Task to carry out: Show each line of the listing below that contains the string "scene", matching case exactly.

Information given:

_ _ _ _ _ _ _

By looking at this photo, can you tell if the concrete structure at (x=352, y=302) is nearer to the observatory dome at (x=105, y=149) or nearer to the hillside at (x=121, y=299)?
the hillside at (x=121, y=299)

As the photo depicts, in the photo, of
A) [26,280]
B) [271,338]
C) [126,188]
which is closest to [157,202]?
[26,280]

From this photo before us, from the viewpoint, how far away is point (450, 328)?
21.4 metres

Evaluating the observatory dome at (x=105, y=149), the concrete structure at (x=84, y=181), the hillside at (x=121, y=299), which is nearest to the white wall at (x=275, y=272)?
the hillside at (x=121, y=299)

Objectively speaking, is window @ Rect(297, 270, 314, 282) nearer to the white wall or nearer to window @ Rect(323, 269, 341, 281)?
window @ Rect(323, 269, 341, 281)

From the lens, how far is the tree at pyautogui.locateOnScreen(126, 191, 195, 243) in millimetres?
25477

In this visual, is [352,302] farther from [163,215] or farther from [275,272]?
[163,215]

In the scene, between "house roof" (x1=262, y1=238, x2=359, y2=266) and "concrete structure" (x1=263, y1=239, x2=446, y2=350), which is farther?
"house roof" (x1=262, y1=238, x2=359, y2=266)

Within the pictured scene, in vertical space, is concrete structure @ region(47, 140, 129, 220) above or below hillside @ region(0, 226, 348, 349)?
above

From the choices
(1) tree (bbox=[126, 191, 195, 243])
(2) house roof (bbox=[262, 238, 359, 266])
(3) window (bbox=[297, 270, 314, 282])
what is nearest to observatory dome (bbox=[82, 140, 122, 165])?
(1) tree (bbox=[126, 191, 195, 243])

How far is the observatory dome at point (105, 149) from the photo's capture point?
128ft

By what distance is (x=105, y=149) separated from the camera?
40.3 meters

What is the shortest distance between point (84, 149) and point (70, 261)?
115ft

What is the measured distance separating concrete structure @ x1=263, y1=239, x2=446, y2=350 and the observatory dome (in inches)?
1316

_ _ _ _ _ _ _

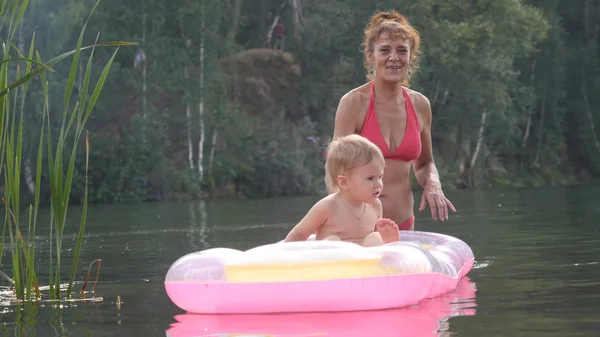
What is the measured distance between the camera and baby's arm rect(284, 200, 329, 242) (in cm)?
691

_ _ _ _ _ _ _

Written solution:
In the scene, between "house roof" (x1=262, y1=238, x2=359, y2=266) and "concrete structure" (x1=263, y1=239, x2=446, y2=350), which is farther?
Within the pictured scene, in vertical space, is concrete structure @ region(47, 140, 129, 220) above or below hillside @ region(0, 226, 348, 349)?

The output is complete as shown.